Down-and-dirty politics at Paris police headquarters lead to extremely dark places in "36 Quai des Orfevres." International auds should gladly surrender their time for a gritty, intricate tale whose seeming loose ends are cauterized with elegance and heft. Local notices have been glowing, with biz brisk since release Nov. 24.
Down-and-dirty politics at Paris police headquarters lead to extremely dark places in “36 Quai des Orfevres,” a sort of modern “The Count of Monte Cristo” by way of Michael Mann’s “Heat.” Stylish, relentlessly moody cop saga benefits from crackerjack scripting, intriguing motivations and excellent performances. International auds should gladly surrender their time for a gritty, intricate tale whose seeming loose ends are cauterized with elegance and heft. Local notices have been glowing, with biz brisk since release Nov. 24.
Senior police officer Robert Mancini (Andre Dussollier) is about to retire and there are two equally qualified candidates who could take his place: Leo Vrinks (Daniel Auteuil) and Denis Klein (Gerard Depardieu), each in charge of an important plainclothes division. In recent months, a gang has been attacking armored cars in and around Paris and killing the drivers. Mancini says whoever nails the perps before they attack again will get his job.

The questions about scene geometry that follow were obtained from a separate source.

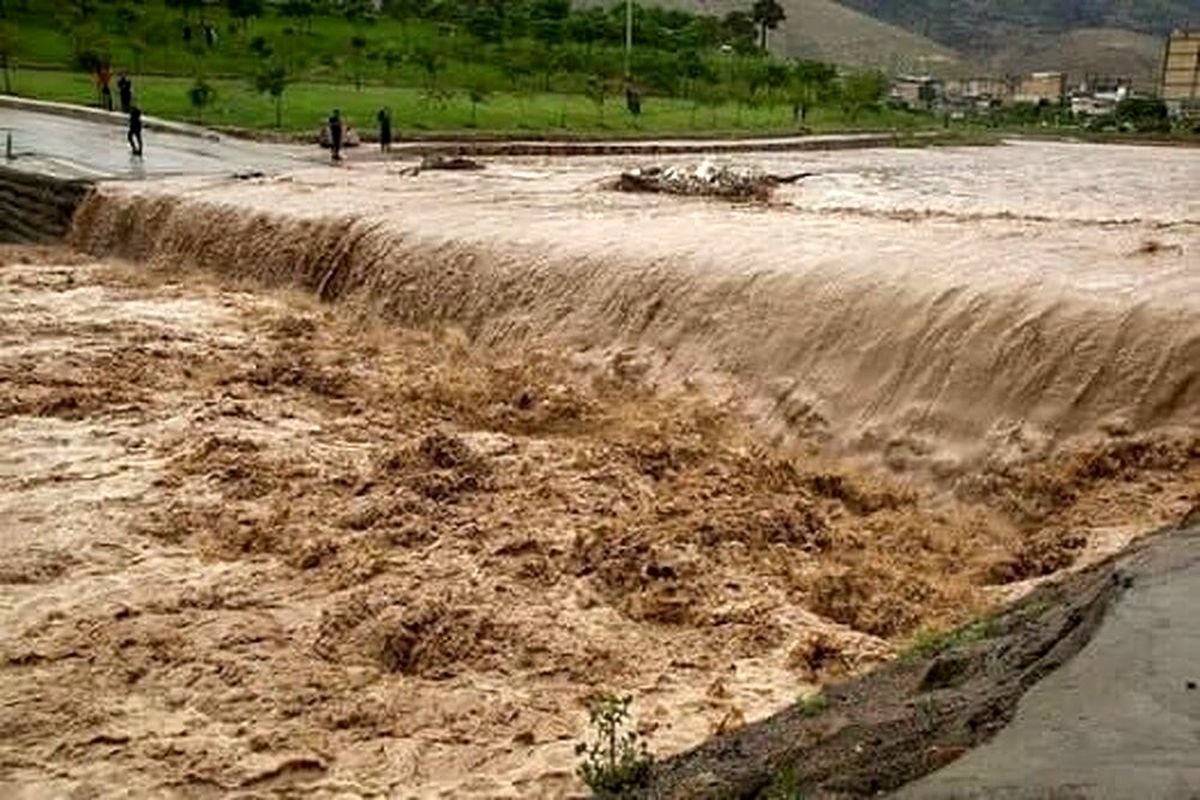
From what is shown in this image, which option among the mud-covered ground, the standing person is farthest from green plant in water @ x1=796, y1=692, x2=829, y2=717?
the standing person

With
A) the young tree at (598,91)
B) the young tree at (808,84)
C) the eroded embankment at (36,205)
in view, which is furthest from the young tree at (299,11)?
the eroded embankment at (36,205)

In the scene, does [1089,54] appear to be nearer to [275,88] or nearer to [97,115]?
[275,88]

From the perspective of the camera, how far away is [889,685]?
5.77m

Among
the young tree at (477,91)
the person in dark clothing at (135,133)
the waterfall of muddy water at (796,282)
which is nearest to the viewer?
the waterfall of muddy water at (796,282)

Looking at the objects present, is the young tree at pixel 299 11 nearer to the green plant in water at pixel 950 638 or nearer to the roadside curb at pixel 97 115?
the roadside curb at pixel 97 115

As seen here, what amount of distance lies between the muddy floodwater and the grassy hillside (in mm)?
82926

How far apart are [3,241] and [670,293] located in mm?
12790

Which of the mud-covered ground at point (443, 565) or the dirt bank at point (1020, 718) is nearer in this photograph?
the dirt bank at point (1020, 718)

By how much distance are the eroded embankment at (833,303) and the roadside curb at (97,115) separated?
10.9 m

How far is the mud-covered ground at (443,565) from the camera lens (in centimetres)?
636

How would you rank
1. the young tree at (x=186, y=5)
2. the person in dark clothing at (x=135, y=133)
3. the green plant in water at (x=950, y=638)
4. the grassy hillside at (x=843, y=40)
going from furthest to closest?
the grassy hillside at (x=843, y=40) → the young tree at (x=186, y=5) → the person in dark clothing at (x=135, y=133) → the green plant in water at (x=950, y=638)

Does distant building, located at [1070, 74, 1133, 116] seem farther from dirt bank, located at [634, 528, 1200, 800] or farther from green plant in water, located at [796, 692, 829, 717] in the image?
dirt bank, located at [634, 528, 1200, 800]

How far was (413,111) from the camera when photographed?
33.2 metres

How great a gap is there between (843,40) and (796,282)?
9842 centimetres
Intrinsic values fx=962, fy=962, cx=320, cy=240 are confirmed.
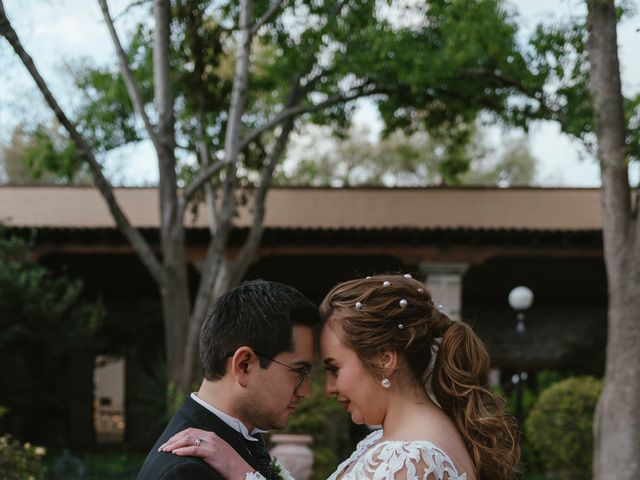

Leo and Denis were once friends, but Denis’ ambition — and immoderate drinking — has created a rift. Both men are married, have nice homes, and are driven by their work.
Leo is nuts about his wife, Camille (Valeria Golino), and their 11-year-old daughter, Lola (Solene Biasch). He spares Camille the details of his sometimes unsavory job. But one detail — and Leo’s code of honor — will ricochet through both their lives for years to come, as Denis sees an unscrupulous way to railroad his rival.
Drawing heavily on actual events of the mid-’80s, former cop Olivier Marchal has fashioned a pic that, with its bloody shootouts and heartbreaking betrayals, depicts police work as a risky profession in which loyalty and experience can sometimes, though not always, trump bad luck. Every action sequence is more than matched by the bloodless, chess-like maneuvering of foes and allies, setting the bar high for subsequent Gallic police dramas.
As both men cope with tragedy, Auteuil gets way more screen time and makes the most of it. But Depardieu’s haunting perf — arguably one of his best ever — is a mantle of sorrow kept at bay by the perceived compensations of power.
Supporting cast is aces, with special praise for Francis Renaud and Catherine Marchal as youngish cops who, like their boss Leo, find it nearly impossible to compromise their integrity. Roschdy Zem shines as an informer who’s no dope.
Slick, evocative widescreen lensing emphasizes steely blues and grays, and extreme close-ups of aging thesps are warts and all (and then some). Pic’s carpet of ominous music falls just short of going over the top.